I will be gone for thirty days. This will not be an easy step. But, it will be a necessary step. My goal in life is to live. My goal in life is not simply happiness. Happiness is a bi-product of living a life that fills your heart with fullness. That is the life I have and want to continue to have. And, if I have to be away for a few weeks to maintain a healthy mind and body, then that seems like a small price to pay.
If you are patient and if you stick with me then I will return, hopefully renewed, to my regular life responsibilities (Including my favorite passion in life, weather forecasting) by the end of October or beginning of November.
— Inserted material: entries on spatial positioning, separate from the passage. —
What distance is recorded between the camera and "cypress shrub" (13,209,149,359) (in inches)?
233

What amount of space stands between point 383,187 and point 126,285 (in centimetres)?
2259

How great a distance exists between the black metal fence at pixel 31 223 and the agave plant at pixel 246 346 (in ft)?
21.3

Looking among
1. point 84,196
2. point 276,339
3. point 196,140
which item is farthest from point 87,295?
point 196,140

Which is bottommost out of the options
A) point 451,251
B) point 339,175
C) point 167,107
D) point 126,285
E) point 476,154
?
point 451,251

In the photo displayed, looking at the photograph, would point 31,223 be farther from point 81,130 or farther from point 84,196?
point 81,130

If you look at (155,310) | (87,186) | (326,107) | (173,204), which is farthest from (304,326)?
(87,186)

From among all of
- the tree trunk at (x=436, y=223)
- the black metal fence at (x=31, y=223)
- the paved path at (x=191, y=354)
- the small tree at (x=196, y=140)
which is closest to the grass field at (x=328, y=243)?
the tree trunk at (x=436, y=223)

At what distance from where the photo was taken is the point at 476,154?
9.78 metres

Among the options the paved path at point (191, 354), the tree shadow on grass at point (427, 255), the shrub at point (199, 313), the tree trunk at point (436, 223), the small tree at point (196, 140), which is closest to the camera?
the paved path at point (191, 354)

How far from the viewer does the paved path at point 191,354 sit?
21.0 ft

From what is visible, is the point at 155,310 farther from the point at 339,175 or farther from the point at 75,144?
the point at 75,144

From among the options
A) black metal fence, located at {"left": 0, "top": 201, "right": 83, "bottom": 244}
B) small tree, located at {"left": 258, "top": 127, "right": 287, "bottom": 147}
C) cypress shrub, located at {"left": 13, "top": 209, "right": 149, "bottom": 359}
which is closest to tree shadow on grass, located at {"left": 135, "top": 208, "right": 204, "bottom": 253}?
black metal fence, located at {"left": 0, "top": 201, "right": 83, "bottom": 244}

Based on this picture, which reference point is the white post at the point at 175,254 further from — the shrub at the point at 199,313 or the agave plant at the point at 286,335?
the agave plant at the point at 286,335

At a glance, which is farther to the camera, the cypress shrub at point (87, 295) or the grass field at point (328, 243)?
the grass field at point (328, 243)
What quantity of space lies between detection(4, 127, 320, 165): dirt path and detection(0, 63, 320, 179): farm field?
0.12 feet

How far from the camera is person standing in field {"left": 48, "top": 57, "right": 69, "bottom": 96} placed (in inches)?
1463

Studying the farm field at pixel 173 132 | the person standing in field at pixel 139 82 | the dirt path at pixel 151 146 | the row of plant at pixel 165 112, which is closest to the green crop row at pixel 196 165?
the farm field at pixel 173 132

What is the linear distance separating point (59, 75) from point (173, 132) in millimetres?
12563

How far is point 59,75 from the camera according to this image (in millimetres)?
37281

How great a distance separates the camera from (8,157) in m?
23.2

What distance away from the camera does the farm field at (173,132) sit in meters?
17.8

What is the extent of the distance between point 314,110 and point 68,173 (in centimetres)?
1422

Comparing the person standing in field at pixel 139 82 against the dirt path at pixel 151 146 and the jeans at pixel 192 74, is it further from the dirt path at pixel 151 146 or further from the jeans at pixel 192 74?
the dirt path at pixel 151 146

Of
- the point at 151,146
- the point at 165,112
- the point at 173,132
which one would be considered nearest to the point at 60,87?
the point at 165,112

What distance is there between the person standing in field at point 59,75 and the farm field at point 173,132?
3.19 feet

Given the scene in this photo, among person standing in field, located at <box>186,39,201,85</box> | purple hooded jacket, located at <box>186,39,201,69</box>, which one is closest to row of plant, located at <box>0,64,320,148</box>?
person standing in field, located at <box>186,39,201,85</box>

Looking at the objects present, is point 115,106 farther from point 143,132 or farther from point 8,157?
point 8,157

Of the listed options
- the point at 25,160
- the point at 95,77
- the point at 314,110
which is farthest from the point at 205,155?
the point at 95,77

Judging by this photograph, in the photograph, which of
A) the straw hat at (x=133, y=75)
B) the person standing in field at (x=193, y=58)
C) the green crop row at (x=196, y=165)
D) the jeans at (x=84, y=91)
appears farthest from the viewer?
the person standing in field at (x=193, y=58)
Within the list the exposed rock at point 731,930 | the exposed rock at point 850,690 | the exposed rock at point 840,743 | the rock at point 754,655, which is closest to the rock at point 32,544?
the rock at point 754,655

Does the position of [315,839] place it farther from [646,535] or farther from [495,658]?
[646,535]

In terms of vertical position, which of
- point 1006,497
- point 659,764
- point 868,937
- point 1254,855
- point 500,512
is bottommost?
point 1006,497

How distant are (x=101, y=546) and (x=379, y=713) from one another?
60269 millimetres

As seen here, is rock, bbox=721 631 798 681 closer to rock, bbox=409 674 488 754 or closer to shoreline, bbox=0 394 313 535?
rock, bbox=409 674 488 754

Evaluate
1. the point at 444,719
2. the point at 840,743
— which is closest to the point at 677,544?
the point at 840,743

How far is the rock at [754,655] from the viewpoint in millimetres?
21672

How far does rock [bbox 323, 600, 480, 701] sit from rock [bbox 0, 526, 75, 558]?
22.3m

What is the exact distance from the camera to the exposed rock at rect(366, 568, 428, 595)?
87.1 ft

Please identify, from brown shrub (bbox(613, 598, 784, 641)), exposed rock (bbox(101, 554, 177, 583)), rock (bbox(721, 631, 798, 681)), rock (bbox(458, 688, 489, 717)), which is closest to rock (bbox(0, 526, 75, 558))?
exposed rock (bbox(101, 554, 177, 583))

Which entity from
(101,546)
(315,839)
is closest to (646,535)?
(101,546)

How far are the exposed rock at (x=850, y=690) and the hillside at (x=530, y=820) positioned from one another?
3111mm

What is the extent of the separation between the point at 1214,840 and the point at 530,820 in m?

By then, you will be thinking about the holiday season, warmer coats, and yes, we will grab the binoculars and start watching for potential winter weather events.
Starting on Saturday, my friend – Jason Darnall, is going to keep the weather page updated and current. Jason knows me very well. He knows my forecast philosophy. He knows that the goal is to never scare you, but rather to prepare you for weather events. We have enough weather drama without forecasters adding to it. If there are significant weather concerns, then Jason will post those on my weather page. He plans on updating at least once a day. He will also post storm tracking tools (if needed).
Remember, fall typically brings severe weather to our region. Last year we had severe weather outbreaks in both October and November. As we prepare for the changing of the leaves, the holidays, and family activities let’s keep that in the back of our mind. Weather can change dramatically from one day to the next. Especially true during the fall, winter, and spring.
I hope that everyone has a great October and I look forward to returning in a few short weeks.